Em artigo publicado na revista Piauí, Dora Kaufman, professora do Programa de Tecnologias da Inteligência e Design Digital (TIDD) da PUC-SP, observa que a tramitação do PL 21/20 foi exageradamente rápida: em julho estava em comissão especial da Câmara e depois em audiência pública, e já no fim de setembro o texto foi submetido ao plenário. Ela lembra, como parâmetro para comparação, o fato de o Marco Civil da internet ter levado cerca de cinco anos para ser aprovado, o que sugere que foi alvo de um amplo debate entre todas as partes envolvidas. Agora foi bem diferente. Para ela, o texto da IA mais parece uma carta de princípios que, nessa qualidade, deve ter pouca efetividade quando (e se) transformado em lei. Além disso, a pressa impediu que fossem tratadas questões filosóficas sempre presentes quando se trata de máquinas inteligentes. Não por acaso, o partido que votou contra o texto (o PSOL) levantou dúvidas quanto ao ponto do uso dessa tecnologia para reconhecimento facial, o que sem regras específicas poderia resultar em discriminação de determinados grupos sociais. 
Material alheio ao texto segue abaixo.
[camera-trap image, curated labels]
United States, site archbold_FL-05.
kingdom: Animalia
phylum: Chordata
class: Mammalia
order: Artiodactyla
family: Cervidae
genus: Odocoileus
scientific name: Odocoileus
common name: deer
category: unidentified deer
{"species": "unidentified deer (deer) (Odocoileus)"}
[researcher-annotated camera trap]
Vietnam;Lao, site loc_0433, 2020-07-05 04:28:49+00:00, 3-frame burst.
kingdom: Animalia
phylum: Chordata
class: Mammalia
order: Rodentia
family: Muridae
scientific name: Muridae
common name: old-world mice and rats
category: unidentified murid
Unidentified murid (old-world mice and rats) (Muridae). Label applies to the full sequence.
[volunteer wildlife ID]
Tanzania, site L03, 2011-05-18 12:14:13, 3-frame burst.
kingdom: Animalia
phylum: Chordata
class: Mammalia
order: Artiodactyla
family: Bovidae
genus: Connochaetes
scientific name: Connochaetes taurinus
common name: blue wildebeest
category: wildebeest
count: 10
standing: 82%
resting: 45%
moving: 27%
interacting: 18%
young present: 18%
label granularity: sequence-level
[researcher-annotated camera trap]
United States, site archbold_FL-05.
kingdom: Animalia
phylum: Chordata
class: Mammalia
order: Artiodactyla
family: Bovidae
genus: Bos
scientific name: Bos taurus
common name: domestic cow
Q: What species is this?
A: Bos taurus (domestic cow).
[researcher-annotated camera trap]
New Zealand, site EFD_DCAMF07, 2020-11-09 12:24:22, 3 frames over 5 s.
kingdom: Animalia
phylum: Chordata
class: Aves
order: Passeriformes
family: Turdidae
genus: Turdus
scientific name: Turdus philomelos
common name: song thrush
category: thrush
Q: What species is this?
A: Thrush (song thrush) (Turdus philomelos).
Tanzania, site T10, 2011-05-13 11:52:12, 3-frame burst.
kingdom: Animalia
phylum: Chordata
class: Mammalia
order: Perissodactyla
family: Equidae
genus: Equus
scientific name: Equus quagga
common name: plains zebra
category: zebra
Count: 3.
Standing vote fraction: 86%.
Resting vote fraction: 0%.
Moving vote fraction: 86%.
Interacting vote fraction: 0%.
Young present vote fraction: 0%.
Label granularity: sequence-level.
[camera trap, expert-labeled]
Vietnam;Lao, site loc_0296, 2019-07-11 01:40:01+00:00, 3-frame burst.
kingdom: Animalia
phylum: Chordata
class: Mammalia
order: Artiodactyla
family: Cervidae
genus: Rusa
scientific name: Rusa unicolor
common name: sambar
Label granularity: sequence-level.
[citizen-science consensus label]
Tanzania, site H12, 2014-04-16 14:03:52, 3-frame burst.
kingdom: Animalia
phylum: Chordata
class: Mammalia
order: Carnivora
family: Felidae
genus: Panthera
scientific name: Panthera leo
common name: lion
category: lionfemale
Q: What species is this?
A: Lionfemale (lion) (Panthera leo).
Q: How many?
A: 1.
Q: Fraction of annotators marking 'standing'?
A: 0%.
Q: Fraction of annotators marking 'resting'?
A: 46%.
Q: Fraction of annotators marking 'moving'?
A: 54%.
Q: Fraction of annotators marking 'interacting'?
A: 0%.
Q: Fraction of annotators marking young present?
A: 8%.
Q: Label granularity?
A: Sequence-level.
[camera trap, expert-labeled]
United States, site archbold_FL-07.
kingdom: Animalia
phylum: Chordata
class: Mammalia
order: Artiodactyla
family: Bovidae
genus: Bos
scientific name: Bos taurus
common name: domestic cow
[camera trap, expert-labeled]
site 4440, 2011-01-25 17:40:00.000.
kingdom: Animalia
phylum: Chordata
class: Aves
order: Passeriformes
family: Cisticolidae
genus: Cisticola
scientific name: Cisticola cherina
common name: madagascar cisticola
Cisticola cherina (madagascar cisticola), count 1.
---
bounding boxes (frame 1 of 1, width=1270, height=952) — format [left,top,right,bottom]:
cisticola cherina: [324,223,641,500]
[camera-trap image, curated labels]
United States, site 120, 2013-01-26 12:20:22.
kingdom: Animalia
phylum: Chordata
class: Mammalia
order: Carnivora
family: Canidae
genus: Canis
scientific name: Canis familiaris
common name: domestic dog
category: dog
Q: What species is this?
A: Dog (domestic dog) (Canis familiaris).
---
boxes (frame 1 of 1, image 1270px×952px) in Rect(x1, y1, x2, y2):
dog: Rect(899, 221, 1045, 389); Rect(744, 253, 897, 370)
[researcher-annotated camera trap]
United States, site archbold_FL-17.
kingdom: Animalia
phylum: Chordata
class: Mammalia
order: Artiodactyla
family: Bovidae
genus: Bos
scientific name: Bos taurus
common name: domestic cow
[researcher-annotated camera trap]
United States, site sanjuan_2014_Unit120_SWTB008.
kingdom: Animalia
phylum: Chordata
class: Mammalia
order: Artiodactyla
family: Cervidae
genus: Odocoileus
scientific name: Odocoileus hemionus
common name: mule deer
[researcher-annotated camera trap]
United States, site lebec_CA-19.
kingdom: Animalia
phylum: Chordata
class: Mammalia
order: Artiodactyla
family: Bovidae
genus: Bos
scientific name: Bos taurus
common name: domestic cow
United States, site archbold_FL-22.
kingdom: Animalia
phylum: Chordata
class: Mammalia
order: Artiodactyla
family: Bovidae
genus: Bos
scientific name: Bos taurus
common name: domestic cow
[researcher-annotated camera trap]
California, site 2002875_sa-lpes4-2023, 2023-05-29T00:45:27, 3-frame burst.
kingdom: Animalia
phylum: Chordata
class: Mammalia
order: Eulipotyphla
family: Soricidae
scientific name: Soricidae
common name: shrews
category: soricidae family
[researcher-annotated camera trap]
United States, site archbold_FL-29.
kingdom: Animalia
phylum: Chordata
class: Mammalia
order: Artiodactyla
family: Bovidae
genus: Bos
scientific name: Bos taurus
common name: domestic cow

De acordo com a deputada relatora, o PL estabelece regras gerais válidas tanto para o setor privado quanto para as empresas públicas, e a ideia é que os sistemas de IA para efeitos de enquadramento legal sejam analisados pelas agências reguladoras de cada setor — Agência Nacional de Vigilância Sanitária (Anvisa) para IA aplicada a medicamentos, Banco Central para bancos e demais instituições do mercado financeiro, Agência Nacional de Aviação Civil (Anac) para o setor aéreo, e assim por diante. Um aspecto que, no futuro, pode gerar dúvidas, é o agente de IA que deveria ser responsabilizado por descumprimento do que diz a lei. Seria o desenvolvedor do algoritmo ou seu operador? — considerando que as máquinas podem até pensar, mas ainda não chegaram ao ponto de ter CPF. 

Como se vê, os senadores terão trabalho para decidir o que fazer com o tema, até pelo fato de ser evidente o descasamento entre a velocidade da regulamentação e o ritmo do avanço das novas tecnologias de IA — ponto, por sinal, já destacado pelo Fórum Econômico Mundial e que se aplica a outros segmentos, como o de criptomoedas. Além disso, o mercado sempre pode encontrar maneiras de contornar a legislação — ainda mais num setor criativo como o da inteligência artificial.